SEMARANG (jatengtoday.com) – Aliansi Jurnalis Independen (AJI) Indonesia mengecam keras serangan bom membabi buta Israel terhadap puluhan kantor media dan permukiman warga sipil di Palestina. AJI menilai, serangan tersebut adalah upaya pembungkaman dan sensor terhadap pemberitaan media atas kekerasan yang dilakukan di Jalur Gaza.

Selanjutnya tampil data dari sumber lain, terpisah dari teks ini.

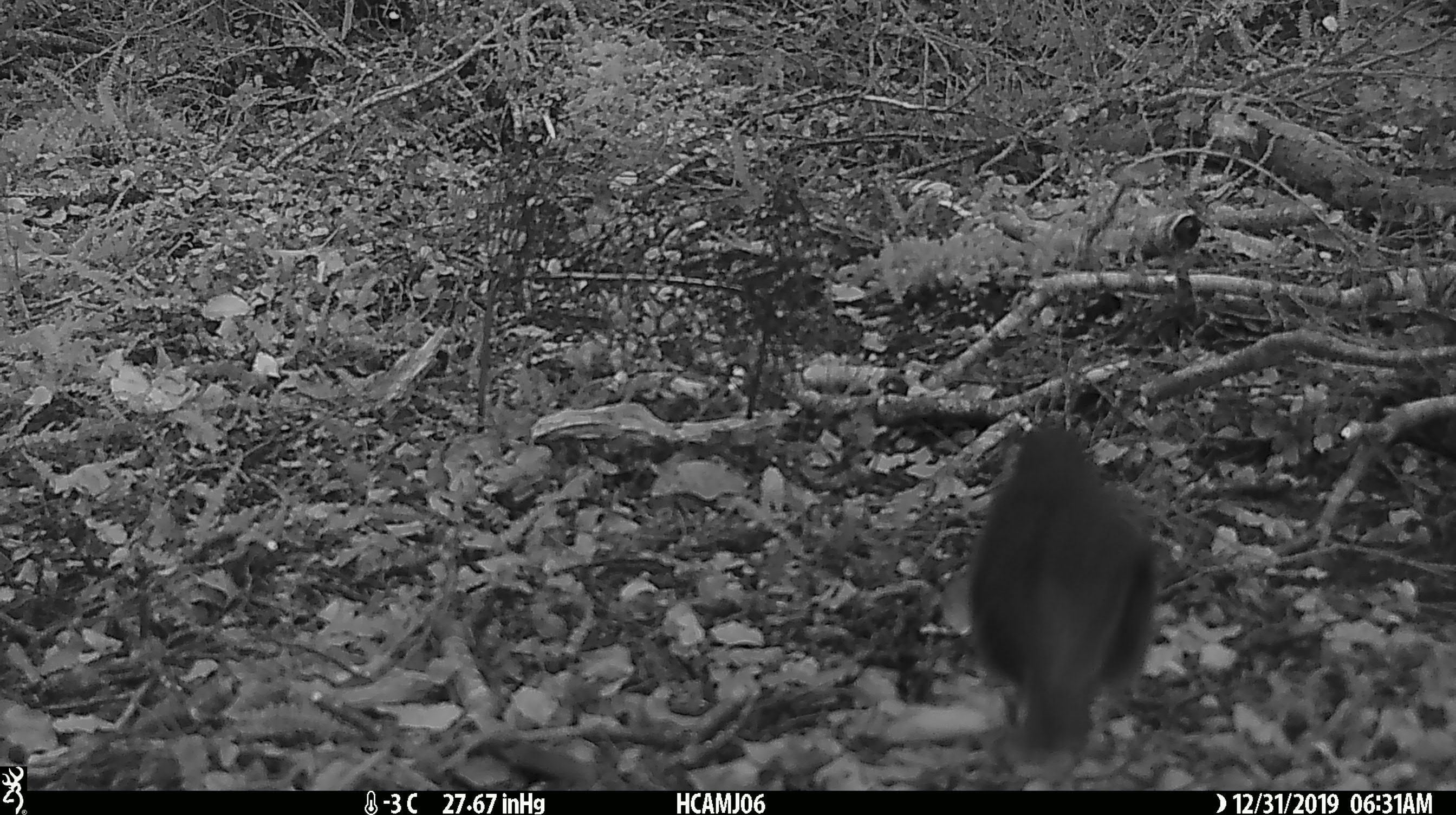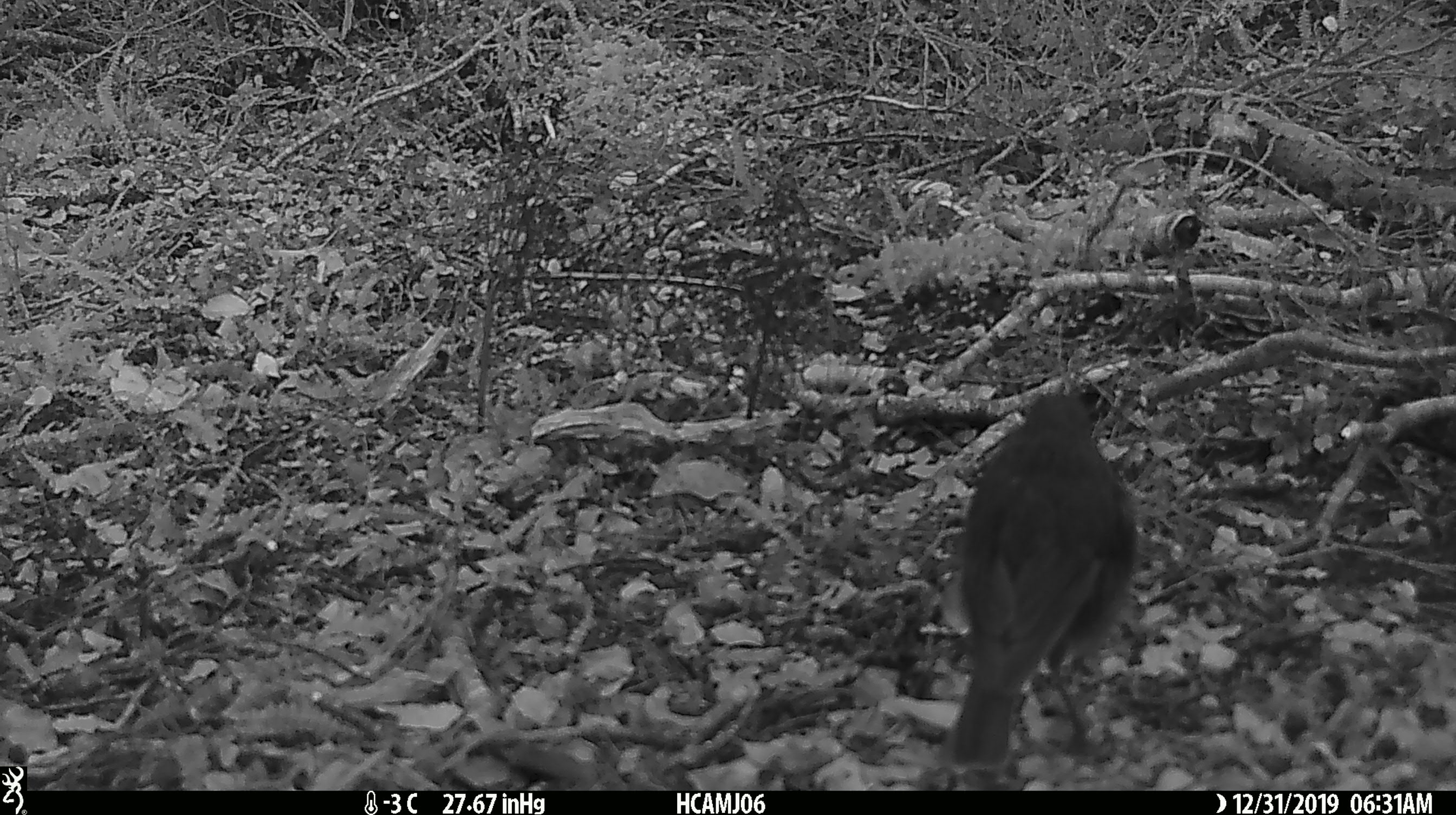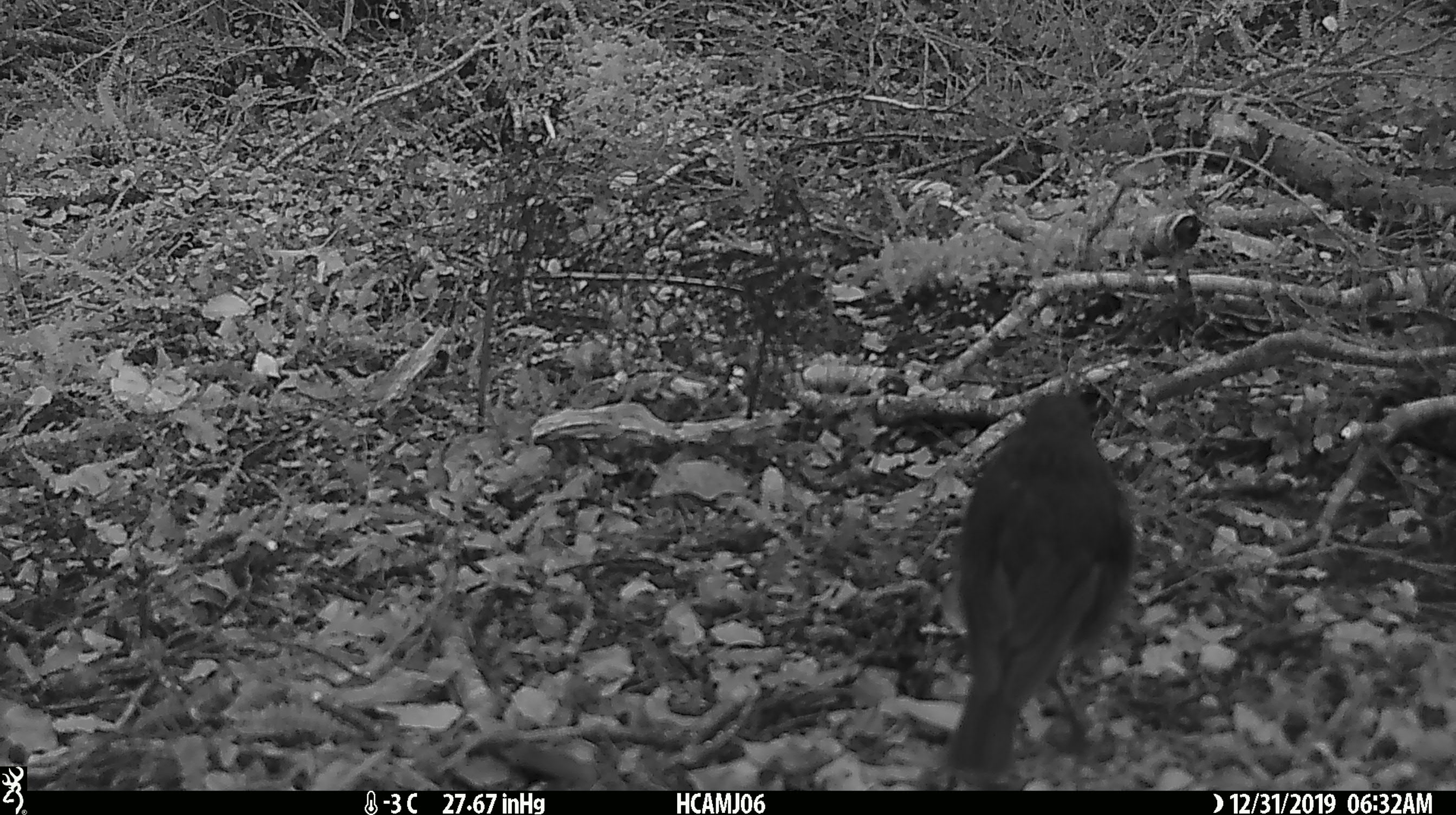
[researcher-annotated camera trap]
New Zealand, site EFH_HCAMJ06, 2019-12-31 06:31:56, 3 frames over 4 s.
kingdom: Animalia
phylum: Chordata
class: Aves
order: Passeriformes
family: Petroicidae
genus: Petroica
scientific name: Petroica australis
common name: new zealand robin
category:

Ketua AJI Indonesia, Sasmito Madrim menyerukan solidaritas media kepada kolega jurnalis yang kantornya dibom, serta mendesak Perserikatan Bangsa-bangsa (PBB) untuk segera mengambil tindakan perlindungan dan jaminan keamanan meliput terhadap seluruh awak media di area konflik Israel-Palestina.
“Perlindungan terhadap jurnalis di area konflik adalah mutlak harus dilakukan oleh negara manapun karena dijamin oleh hukum internasional. Tindakan itu tidak hanya mencederai norma dan kesepakatan tetapi juga merupakan tindakan kriminal yang harus dilawan bersama,” tegasnya.
Maka dari itu, lanjut dia, AJI Indonesia menyerukan pernyataan sikap terhadap aksi Israel. “Mengutuk keras kekerasan terhadap jurnalis, media dan warga sipil di Jalur Gaza. Serangan kepada jurnalis merupakan pembungkaman dan sensor terhadap fakta kekerasan yang sengaja ingin ditutup-tutupi,” beber dia.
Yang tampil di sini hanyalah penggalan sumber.